Lines on spatial positioning
⟨

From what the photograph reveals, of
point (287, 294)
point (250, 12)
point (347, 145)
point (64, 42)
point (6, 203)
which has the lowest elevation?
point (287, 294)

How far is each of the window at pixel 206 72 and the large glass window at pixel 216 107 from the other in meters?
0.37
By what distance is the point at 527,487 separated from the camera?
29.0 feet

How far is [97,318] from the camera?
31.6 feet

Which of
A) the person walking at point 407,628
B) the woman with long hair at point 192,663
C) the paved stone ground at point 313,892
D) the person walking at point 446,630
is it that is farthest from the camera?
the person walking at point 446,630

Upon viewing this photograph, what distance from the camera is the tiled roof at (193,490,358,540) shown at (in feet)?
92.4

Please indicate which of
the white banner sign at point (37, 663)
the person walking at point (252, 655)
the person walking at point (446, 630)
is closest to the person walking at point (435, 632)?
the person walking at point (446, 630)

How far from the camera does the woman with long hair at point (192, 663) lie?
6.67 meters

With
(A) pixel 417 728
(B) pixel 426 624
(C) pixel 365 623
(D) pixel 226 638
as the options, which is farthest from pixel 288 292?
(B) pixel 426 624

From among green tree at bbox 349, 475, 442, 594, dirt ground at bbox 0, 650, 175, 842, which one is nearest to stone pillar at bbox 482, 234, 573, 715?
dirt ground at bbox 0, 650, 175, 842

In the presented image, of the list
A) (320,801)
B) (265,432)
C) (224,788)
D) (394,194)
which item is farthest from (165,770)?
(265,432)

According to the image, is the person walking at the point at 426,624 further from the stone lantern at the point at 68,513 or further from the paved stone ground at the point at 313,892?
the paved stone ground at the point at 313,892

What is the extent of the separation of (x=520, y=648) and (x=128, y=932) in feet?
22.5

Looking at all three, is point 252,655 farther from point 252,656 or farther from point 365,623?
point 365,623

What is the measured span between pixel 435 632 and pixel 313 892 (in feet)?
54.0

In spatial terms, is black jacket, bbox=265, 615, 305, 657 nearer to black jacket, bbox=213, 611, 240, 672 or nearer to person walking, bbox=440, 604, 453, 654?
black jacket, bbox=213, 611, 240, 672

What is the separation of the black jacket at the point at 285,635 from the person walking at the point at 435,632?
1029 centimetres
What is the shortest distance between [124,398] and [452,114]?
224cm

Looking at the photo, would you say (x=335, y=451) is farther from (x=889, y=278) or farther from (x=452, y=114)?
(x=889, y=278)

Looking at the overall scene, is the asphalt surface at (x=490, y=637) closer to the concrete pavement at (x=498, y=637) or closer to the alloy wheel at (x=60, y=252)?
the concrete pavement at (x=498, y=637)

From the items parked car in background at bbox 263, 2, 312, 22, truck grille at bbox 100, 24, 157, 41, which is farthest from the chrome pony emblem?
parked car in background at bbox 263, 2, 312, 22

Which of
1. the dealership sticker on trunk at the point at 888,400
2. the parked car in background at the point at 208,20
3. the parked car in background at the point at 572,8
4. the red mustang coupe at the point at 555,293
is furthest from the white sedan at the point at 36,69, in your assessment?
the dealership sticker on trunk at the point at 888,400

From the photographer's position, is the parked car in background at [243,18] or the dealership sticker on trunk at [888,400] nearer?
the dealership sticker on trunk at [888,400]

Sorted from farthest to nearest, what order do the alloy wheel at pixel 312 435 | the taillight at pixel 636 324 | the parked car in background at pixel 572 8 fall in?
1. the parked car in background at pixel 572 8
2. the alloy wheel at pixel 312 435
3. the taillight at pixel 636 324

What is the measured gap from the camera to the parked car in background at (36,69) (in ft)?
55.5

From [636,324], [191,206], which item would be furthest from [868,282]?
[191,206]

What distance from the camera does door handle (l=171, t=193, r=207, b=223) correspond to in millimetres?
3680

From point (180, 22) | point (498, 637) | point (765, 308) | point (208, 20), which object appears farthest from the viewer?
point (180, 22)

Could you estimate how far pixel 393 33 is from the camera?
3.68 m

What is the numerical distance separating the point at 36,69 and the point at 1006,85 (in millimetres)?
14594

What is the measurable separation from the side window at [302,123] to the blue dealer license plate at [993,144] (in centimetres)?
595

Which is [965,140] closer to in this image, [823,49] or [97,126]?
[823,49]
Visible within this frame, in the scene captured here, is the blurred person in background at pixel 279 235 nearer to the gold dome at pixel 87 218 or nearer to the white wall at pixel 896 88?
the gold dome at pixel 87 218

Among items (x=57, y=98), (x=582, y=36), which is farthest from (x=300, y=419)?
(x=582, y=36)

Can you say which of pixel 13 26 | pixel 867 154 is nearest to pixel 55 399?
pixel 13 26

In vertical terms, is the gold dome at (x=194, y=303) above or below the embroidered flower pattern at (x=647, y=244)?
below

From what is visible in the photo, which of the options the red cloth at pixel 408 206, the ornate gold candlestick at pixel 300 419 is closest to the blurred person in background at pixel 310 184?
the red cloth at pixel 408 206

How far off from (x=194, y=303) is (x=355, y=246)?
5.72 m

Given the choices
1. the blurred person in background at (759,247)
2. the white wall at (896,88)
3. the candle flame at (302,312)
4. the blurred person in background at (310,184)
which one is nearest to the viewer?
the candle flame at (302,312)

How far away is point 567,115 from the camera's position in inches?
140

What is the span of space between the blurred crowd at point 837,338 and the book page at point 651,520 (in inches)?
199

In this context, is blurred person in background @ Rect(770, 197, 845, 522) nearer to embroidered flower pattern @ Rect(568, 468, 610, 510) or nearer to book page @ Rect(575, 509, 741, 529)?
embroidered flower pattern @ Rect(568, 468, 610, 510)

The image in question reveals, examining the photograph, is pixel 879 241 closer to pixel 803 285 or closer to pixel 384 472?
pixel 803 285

⟩

To do:
Convert the lines from the one containing "The image in" through the last line into a Markdown table with the columns Row and Line, skipping any blank lines.

Final answer:
| Row | Line |
|---|---|
| 1 | The image in question reveals, examining the photograph, is pixel 879 241 closer to pixel 803 285 or closer to pixel 384 472? |
| 2 | pixel 803 285 |